The Pennsylvania State Senate unanimously confirmed the nominations of Michelle Henry as Attorney General and Col. Christopher Paris as State Police Commissioner.
Confirmation required a two-thirds vote of the 50-member chamber.
“This is a powerful vote of confidence in our work and I am humbled to lead the dedicated team in the Office of Attorney General on behalf of every Pennsylvanian,” said Henry. “Consumers, victims, and our partners in law enforcement now rely on the Office in record numbers, and with this vote, we can continue to be the independent, fearless, and trusted voice Pennsylvanians have come to expect. There will be big challenges over the next two years, and, as your Attorney General, I promise we will step up and always have Pennsylvanians’ backs.”
Henry, 53, was nominated to fill out the remainder of Gov. Josh Shapiro’s term.

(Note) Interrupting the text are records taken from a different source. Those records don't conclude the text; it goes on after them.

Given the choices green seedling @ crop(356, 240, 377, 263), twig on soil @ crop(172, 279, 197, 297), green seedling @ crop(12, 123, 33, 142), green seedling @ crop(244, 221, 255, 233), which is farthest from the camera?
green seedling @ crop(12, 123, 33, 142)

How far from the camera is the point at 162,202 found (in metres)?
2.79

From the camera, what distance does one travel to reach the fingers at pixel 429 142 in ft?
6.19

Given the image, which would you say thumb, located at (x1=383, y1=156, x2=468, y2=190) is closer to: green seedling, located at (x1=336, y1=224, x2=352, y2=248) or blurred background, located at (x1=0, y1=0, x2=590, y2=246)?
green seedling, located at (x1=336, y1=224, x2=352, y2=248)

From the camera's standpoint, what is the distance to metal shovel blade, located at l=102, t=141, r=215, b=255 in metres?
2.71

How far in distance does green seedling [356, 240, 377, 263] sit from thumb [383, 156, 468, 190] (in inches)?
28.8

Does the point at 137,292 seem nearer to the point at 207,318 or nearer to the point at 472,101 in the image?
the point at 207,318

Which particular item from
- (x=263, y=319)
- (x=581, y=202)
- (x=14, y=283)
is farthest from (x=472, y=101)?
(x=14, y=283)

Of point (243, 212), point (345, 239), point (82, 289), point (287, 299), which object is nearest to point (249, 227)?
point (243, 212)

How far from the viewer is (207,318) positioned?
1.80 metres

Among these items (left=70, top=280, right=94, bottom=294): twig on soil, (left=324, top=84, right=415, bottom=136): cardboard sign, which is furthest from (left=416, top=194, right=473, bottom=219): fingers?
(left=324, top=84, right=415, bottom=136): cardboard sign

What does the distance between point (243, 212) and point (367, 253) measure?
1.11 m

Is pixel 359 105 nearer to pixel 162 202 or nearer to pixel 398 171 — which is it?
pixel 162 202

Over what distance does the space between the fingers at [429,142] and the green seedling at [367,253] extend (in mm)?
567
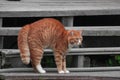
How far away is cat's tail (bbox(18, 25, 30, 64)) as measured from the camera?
555 cm

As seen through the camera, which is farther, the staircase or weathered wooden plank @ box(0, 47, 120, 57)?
weathered wooden plank @ box(0, 47, 120, 57)

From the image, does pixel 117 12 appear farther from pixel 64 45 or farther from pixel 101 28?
pixel 64 45

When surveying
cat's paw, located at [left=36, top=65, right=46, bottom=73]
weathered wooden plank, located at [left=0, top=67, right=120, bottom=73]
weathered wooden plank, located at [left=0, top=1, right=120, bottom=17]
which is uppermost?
weathered wooden plank, located at [left=0, top=1, right=120, bottom=17]

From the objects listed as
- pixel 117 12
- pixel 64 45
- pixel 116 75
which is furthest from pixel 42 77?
pixel 117 12

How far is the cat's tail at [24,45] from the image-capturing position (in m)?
5.55

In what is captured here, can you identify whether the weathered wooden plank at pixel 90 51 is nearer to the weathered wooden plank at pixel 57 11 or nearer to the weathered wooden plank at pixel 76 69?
the weathered wooden plank at pixel 76 69

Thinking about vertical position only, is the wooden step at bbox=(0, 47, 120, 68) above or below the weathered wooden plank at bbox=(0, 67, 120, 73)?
above

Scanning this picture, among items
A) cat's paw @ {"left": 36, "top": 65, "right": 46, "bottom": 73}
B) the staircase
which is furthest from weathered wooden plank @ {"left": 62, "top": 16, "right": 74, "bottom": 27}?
cat's paw @ {"left": 36, "top": 65, "right": 46, "bottom": 73}

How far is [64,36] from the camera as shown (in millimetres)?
5582

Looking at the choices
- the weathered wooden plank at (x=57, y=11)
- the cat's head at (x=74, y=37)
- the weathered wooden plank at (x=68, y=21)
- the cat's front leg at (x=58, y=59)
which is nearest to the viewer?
the cat's head at (x=74, y=37)

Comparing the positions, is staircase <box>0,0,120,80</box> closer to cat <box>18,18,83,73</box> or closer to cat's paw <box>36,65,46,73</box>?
cat's paw <box>36,65,46,73</box>

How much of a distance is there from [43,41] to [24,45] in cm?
25

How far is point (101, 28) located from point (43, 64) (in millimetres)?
958

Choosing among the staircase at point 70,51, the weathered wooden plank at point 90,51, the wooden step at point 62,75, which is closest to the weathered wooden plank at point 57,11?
the staircase at point 70,51
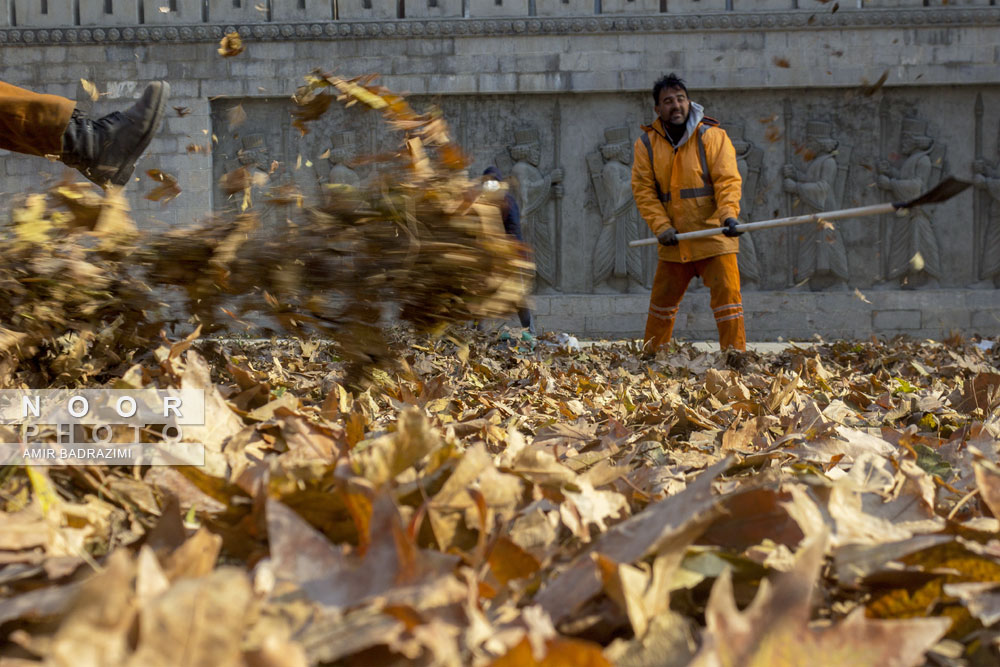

Henry has risen from intern in the Westmoreland County District Attorney’s Office to now serve as the chief law enforcement officer for the Commonwealth.
“Michelle Henry has the experience, talent, and dedication to the pursuit of justice that Pennsylvania needs in the Attorney General’s office – and that’s why I nominated her to serve out the remainder of my term,” said Shapiro. “By confirming her nomination, the Senate has guaranteed that Pennsylvanians have an Attorney General who will fight for them. I look forward to working with Attorney General Henry to build safer communities and protect the rights of Pennsylvanians.”
Before serving as First Deputy Attorney General, Henry dedicated over 20 years of her career to the Bucks County District Attorney’s Office – taking on critical jobs including Chief of Major Crimes, Chief of Child Abuse, and First Assistant. She was appointed Bucks County District Attorney with a bipartisan vote in 2008.
The Attorney General is the state’s top law enforcement officer and operates with a wide range of responsibilities to protect and serve the citizens and agencies of the Commonwealth. The Attorney General leads a staff of several hundred prosecutors, attorneys, investigators, agents and support staff in offices across the state, divided into four divisions: the Criminal Law Division, the Public Protection Division, the Civil Division and the Operations Division.
Paris enlisted in the Pennsylvania State Police in 1999, beginning his career as a Trooper assigned to Troop K, Skippack. As he progressed through the ranks, he served in Troop K, Philadelphia; the Bureau of Training and Education; Troop R, Dunmore; the Department Discipline Office; the Bureau of Integrity and Professional Standards; the Executive Office as the Deputy Commissioner of Administration and Professional Responsibility. Most recently, he served as the Commander of Area III.
“I’m humbled at the opportunity. It’s a surreal experience having been in here as a 22-year-old cadet, sitting in these chairs. To be asked and given the opportunity to serve in this capacity is a humbling and surreal experience,” Paris said.
He is a 1998 magna cum laude graduate of the University of Scranton, a 2004 graduate of Temple University Law School, and a graduate of the 267th session of the Federal Bureau of Investigation National Academy. Paris has passed the Pennsylvania and New Jersey bar exams and is an active member of the Pennsylvania Bar.
Colonel Paris exercises command, administrative, and fiscal authority over the Pennsylvania State Police, which is the 10th largest police agency in the United States, serving a population of more than 3.3 million residents over a 36,000 square-mile area. He oversees a budget of more than $1.5 billion and commands a statewide complement of approximately 6,500 enlisted and civilian employees, which includes an authorized complement of 4,740 State Police Troopers.